Real life Chocolate Cities do not have the luxury of wrestling with this conundrum.  They, like every city across the United States, exist at the caprice of the state.  Mr. Mock reports, "In 1969, civil rights activist Floyd McKissick tried building a Chocolate City called Soul City in North Carolina [Ibid; Nov. 6, 2015], which he planned as a municipality that out would be owned,operated, and inhabited mostly African Americans."  Mr. McKissick was motivated by visions of black power based on black capitalism, also he envisioned Soul City "as a place where black people could live, work , and play free of racism."  Yet, he needed federal start-up funds, as well as investment capital and firm commitments from employers to operate it.  His plans smoothly hummed along until the political winds shifted changed directions (Ibid; Nov. 13, 2015) and the federal government withdrew funding, leading to its cancellation.   Sorry, vibranuium could not protect it.

Brentin Mock points out, "This is one of the toughest challenges of the black city: They can't live on black bread alone.  There is no grand demiurge that can create and fortify a city on the soul and sounds of blackness."  Be that as it may, Andre Perry of the Brookings Institution argues that "...black cities can succeed with the right kind of investment,"

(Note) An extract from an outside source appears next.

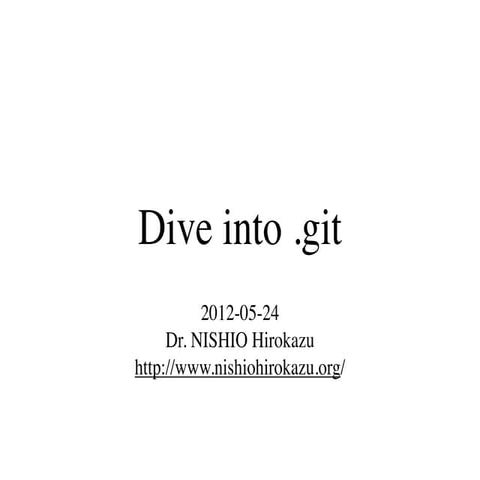 Dive into .git
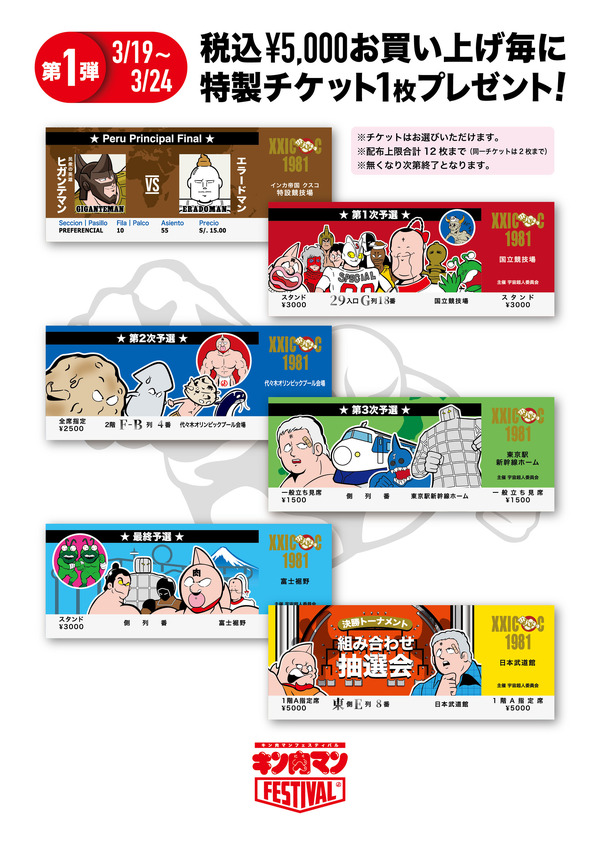 『キン肉マンFESTIVAL』特典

Building upon assets in majority-black cities is an approach that we have yet significantly try...There are valuable assets in black communities that developers, economists, and urbanists genuinely don't consider--ew just need to locate and forge a better understanding of what those assets are,... (brookings.edu; Oct. 6, 2017; date accessed Mar. 5, 2018)

In short, find and mine the gold--i.e.vibranium.  Not a simple task in the United States where whatever assets African Americans have accumulated have been stolen and stripped away, beginning with the Reconstruction to the current housing current.  Which is why if African Americans did consider polling their resources to build their own sanctuary city and wall it off from the outside world, Wakanda-style, you cannot really blame them.